Your beach house is lovely, but it’s killing Australia


Emeritus Professor of Public Policy at RMIT University, published in the Sydney Morning Herald


"Hot chips. I just can’t say no. Why have one when I could have two, three or more? If I had my way, I’d eat them for breakfast, lunch and dinner and still come back for more.

The trouble is, they would eventually kill me.
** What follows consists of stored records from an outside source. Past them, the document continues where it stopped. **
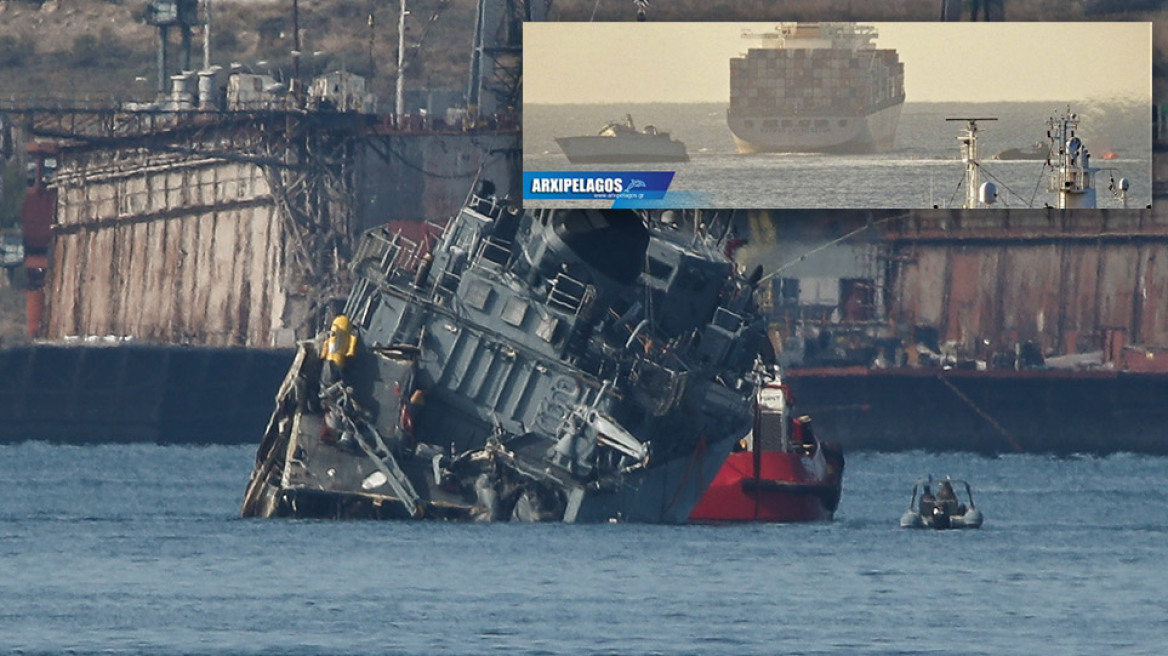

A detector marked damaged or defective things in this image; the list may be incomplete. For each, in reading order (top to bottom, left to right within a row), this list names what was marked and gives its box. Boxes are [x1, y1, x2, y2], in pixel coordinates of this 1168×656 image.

rusty red hull [686, 448, 845, 520]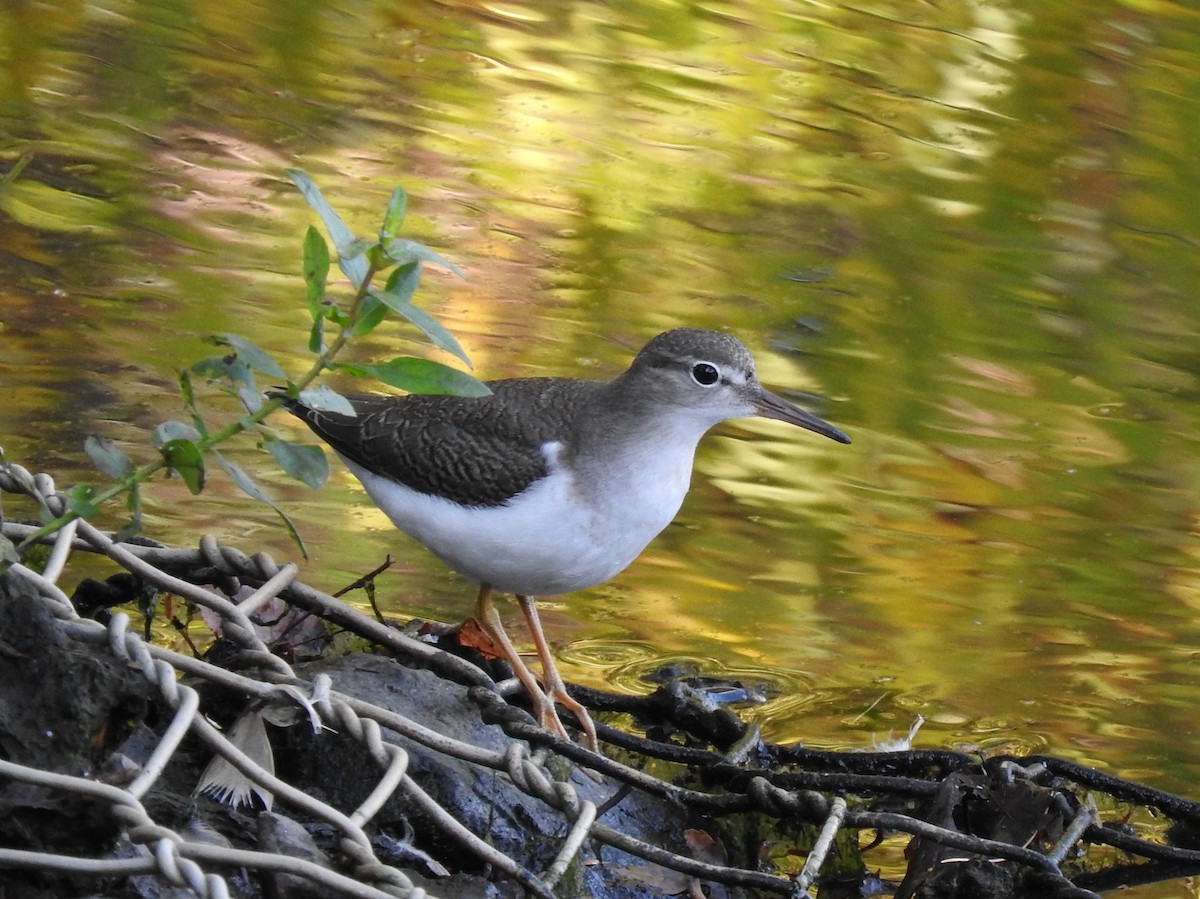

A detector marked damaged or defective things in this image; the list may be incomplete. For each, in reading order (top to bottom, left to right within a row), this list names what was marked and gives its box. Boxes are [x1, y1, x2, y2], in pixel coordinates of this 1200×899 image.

rusty wire mesh [2, 458, 1200, 892]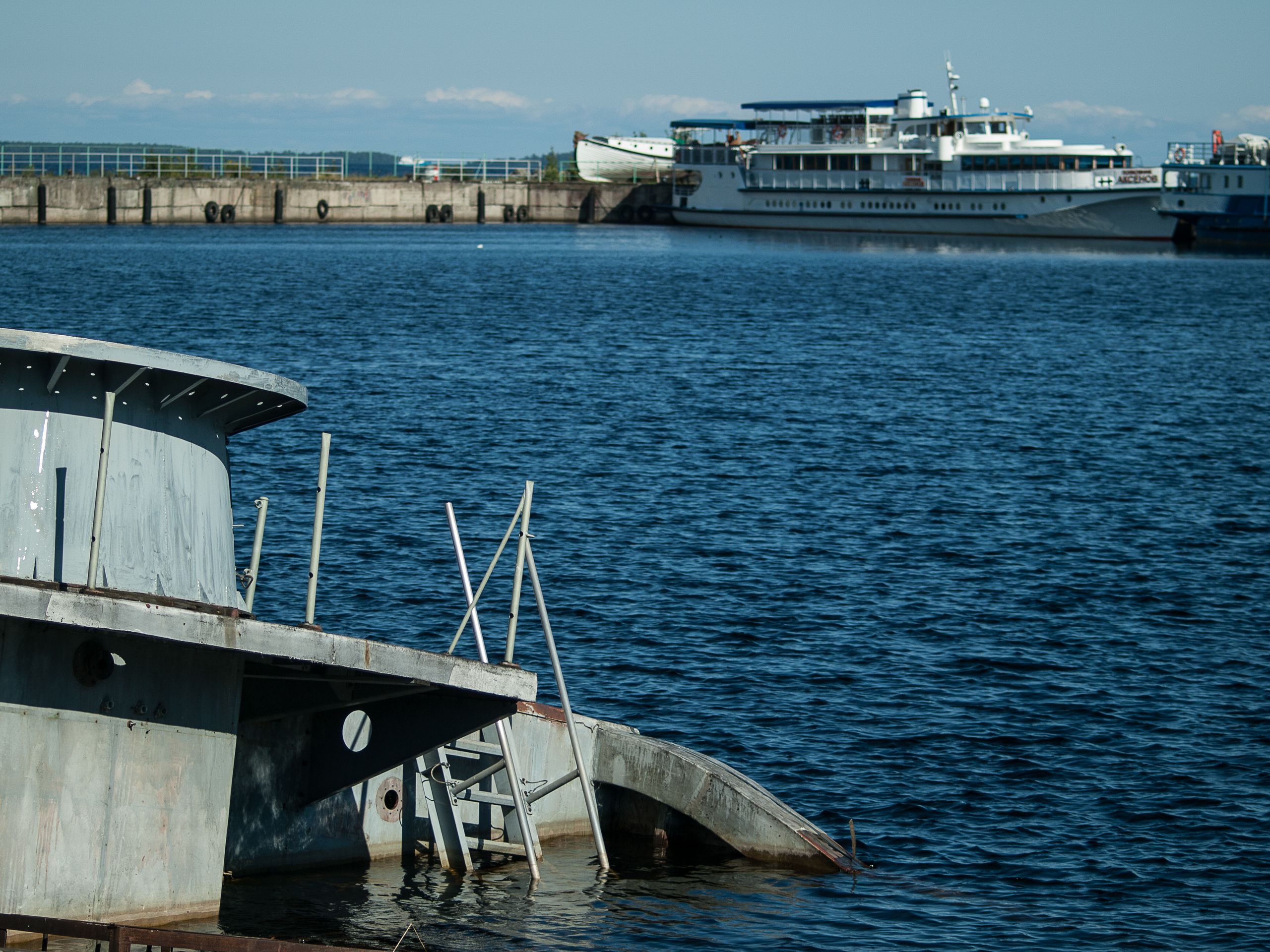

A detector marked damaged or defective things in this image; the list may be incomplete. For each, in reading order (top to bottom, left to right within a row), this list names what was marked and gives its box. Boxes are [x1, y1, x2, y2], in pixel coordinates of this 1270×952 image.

bent metal railing [0, 150, 343, 180]
bent metal railing [0, 914, 381, 952]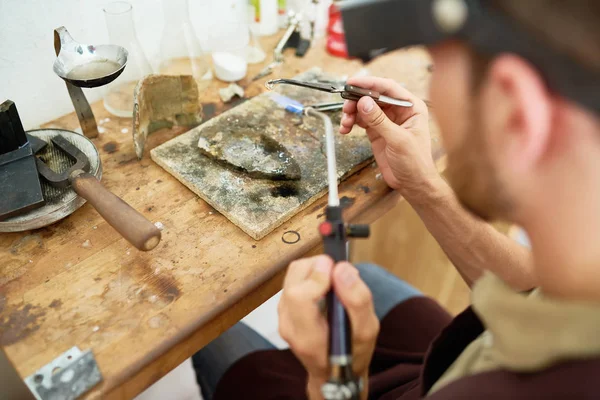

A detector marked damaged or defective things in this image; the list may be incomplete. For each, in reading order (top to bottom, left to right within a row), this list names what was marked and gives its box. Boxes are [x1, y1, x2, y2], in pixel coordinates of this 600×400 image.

rusty metal tool [35, 136, 162, 252]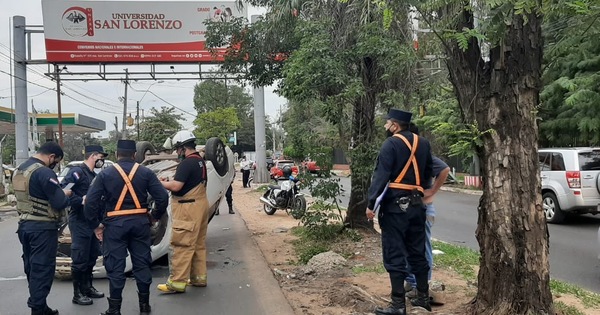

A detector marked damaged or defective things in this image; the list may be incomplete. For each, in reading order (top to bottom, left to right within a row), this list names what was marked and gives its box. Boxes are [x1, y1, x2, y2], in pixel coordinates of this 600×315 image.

overturned white car [56, 137, 234, 280]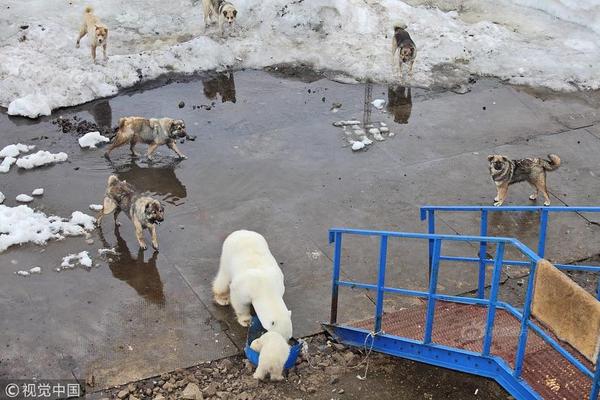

Property is our national, collective bag of chips. For a privileged group, property has become an addiction that’s getting worse by the day. Why settle for one house when you can have two, three or more? On top of the family home, why not get an apartment to rent out, and another for summer vacation? And why settle for something small when you can have something bigger, if not to start with, then when you are ready for that next extension? I call them MMOOYBYs – those who want to Make Money Out of Your Back Yards.


During the pandemic, the nation experienced a building boom on a scale not seen before. We not only broke records for new dwelling construction, we smashed it for renovations, too. Despite all that new supply, prices and rents went through the roof when Economics 101 would expect the opposite to occur, especially as overseas migration fell through the floor.

We have been building vastly more dwellings than are needed to match population growth for decades, yet real prices and rents keep growing, affordability keeps falling, and ever-increasing government subsidies can’t keep up. We currently have 1 million more houses than households."



One quote:


Nor does it matter that those holiday homes might have come at the cost of long-term rentals. And why should it, when there is easy money to be had through that largely unregulated, untaxed and rapidly growing channel of short-term rentals?